The remainder $K' = K-2\cdot6 = 1$ tells us which one of this sub-list of 6 combinations to choose. This sub-list consists of the combinations of the remaining letters $(A,B,D)$. This is exactly the same problem, but with $N'=3$. This list splits into 3 blocks of size $2!$, of which the first block starts with $A$, the second block starts with $B$, the third block starts with $D$.
This time $K' = 0\cdot2+1$, so the combination we are looking for lies in the first block, those which have $A$ as the next Letter. So our combination starts with $CA$, and $K'' = K'-0\cdot2 = 1$ indicates which combination we need to choose from the sub-sub-list of 2.
and so on.
So now to put it together more succinctly into a straightforward procedure:
Represent the number $K$ into the factorial number system, using $N$ 'digits'.

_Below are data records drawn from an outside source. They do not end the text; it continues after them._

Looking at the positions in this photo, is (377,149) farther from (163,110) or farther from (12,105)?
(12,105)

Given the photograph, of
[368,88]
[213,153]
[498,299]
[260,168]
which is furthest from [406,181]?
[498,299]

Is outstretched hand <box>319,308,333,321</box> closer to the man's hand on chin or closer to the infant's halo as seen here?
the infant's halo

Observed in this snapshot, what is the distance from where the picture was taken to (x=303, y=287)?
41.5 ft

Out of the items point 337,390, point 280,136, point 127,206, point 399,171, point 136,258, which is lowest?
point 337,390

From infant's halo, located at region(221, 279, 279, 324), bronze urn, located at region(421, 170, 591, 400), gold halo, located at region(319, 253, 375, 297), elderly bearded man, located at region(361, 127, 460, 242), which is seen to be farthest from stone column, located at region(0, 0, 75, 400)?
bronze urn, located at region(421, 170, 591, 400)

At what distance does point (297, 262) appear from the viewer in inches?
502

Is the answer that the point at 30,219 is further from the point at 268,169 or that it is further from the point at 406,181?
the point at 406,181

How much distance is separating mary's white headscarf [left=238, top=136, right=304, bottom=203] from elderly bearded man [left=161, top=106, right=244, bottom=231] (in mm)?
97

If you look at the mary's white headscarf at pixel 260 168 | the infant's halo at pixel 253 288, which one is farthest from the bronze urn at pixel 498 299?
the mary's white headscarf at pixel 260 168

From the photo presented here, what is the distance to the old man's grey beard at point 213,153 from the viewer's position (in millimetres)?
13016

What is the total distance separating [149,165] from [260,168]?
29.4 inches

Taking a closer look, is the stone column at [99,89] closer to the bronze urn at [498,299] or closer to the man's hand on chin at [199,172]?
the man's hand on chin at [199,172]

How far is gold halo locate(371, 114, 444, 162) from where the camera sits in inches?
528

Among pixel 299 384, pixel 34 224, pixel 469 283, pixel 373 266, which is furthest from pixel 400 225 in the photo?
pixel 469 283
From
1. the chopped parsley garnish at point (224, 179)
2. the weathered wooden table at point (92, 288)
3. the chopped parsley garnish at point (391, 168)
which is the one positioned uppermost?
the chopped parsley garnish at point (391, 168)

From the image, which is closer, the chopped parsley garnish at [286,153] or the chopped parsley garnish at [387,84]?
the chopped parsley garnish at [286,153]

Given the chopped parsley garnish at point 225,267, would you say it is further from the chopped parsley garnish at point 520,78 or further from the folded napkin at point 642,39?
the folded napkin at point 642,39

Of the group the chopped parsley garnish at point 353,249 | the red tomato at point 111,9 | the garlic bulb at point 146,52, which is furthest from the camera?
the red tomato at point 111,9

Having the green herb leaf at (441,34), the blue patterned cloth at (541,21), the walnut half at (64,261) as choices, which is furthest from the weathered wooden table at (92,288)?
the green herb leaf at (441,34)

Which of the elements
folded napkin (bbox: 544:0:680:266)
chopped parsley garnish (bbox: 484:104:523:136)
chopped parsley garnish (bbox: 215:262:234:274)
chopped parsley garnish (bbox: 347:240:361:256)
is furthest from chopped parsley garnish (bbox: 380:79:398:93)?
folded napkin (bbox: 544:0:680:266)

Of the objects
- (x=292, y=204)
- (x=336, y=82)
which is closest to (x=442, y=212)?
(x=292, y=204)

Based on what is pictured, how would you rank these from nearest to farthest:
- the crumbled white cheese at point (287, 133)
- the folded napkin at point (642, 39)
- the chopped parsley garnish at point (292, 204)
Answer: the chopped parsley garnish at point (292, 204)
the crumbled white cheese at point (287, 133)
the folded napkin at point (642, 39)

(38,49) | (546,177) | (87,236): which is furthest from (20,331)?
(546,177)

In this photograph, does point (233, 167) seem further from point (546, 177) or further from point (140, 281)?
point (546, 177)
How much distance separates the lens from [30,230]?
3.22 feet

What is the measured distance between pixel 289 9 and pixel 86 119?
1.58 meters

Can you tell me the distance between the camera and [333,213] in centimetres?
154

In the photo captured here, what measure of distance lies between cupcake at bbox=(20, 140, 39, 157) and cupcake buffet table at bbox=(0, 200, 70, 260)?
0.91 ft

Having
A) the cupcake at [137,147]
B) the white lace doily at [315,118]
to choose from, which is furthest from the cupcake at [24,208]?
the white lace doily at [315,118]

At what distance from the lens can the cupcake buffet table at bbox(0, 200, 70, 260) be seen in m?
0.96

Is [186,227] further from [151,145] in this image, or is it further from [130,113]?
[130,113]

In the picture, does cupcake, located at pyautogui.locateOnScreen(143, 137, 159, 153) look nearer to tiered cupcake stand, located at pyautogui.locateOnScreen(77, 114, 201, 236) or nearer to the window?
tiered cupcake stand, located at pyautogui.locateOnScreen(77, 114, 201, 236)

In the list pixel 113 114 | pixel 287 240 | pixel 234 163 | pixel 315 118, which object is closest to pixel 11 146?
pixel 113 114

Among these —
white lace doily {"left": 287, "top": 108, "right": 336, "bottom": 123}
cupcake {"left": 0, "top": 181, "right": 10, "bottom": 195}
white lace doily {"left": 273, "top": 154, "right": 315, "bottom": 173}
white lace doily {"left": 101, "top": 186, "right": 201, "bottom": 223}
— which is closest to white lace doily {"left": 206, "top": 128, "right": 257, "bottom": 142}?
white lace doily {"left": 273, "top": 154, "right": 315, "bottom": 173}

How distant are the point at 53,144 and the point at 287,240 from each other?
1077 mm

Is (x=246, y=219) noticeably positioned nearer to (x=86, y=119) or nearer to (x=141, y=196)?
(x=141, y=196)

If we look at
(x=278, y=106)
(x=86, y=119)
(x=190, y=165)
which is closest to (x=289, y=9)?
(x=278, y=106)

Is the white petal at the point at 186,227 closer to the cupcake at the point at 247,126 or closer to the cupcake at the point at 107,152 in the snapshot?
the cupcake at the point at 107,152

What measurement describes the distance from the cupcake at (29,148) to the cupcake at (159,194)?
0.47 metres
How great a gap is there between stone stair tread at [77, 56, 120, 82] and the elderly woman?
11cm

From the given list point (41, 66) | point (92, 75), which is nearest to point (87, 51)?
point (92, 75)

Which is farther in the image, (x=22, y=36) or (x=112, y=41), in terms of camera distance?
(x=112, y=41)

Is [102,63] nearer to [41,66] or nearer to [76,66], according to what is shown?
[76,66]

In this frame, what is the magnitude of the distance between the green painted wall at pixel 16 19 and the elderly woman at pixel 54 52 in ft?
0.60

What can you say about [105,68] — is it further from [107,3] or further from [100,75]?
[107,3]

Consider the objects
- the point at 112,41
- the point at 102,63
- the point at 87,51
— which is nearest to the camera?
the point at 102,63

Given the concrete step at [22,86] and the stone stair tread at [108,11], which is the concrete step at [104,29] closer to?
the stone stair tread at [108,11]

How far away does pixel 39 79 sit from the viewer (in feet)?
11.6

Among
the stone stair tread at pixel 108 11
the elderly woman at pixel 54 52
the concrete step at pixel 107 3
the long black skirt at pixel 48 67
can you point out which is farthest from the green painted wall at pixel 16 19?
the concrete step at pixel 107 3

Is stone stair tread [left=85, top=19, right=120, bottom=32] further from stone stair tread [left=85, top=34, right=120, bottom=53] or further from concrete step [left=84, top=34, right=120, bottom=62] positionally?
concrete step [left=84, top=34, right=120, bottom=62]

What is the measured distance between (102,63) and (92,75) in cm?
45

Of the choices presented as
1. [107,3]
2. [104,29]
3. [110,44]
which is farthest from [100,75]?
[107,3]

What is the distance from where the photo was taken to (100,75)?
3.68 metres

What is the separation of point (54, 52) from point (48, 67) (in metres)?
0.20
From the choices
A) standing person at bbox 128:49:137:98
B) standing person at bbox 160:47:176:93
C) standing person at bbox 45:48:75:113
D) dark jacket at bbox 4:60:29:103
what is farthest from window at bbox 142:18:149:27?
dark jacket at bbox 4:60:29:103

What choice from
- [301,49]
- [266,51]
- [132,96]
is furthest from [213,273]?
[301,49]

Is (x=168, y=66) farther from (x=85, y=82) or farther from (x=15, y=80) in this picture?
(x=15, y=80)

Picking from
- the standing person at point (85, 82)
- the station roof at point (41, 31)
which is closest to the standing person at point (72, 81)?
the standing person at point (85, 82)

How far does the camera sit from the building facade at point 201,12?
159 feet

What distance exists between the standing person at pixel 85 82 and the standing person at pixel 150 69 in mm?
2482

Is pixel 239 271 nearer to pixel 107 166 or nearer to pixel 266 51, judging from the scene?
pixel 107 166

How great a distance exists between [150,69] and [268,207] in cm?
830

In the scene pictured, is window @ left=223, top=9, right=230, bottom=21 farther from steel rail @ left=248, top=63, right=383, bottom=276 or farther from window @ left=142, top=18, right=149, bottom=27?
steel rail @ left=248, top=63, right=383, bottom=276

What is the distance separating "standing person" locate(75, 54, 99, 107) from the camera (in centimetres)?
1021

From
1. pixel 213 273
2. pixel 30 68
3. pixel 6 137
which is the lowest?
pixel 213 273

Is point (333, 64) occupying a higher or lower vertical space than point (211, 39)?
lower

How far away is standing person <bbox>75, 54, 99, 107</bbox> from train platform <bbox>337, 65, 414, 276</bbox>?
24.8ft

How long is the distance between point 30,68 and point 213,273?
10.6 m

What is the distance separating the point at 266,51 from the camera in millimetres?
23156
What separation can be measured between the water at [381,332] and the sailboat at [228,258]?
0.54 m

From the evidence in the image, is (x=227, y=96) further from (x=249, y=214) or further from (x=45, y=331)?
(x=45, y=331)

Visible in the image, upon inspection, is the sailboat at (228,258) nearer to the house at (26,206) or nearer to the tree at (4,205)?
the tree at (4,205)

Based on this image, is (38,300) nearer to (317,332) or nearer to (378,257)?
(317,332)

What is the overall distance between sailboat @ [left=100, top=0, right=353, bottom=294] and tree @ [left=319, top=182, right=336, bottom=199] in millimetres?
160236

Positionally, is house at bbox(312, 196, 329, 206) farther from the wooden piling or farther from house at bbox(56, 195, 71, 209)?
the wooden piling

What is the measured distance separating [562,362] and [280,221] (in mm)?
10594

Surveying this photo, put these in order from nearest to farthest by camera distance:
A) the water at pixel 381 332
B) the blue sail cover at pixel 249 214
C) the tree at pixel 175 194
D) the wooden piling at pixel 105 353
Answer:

In the example we have $K = 2\cdot3!+0\cdot2!+1\cdot1!+0\cdot0!$, so it is $2010_!$ in factorial representation.
Use the digits in the factorial to select the items from $(A,B,C,D)$.
In the example, we pick $2,0,1,0$:
$(A,B,C,D)$, pick $2$, i.e. $C$.
$(A,B,D)$, pick $0$, i.e. $A$.
$(B,D)$, pick $1$, i.e. $D$.
$(B)$, pick $0$, i.e. $B$.
This gives $CADB$ as the combination at $K=13$.
As for your bonus, Have a look at the Digital Root. You are subtracting two numbers with the same digital root, which means you are subtracting two numbers with the same residue modulo 9, resulting in a number that is 0 modulo 9, i.e. divisible by 9.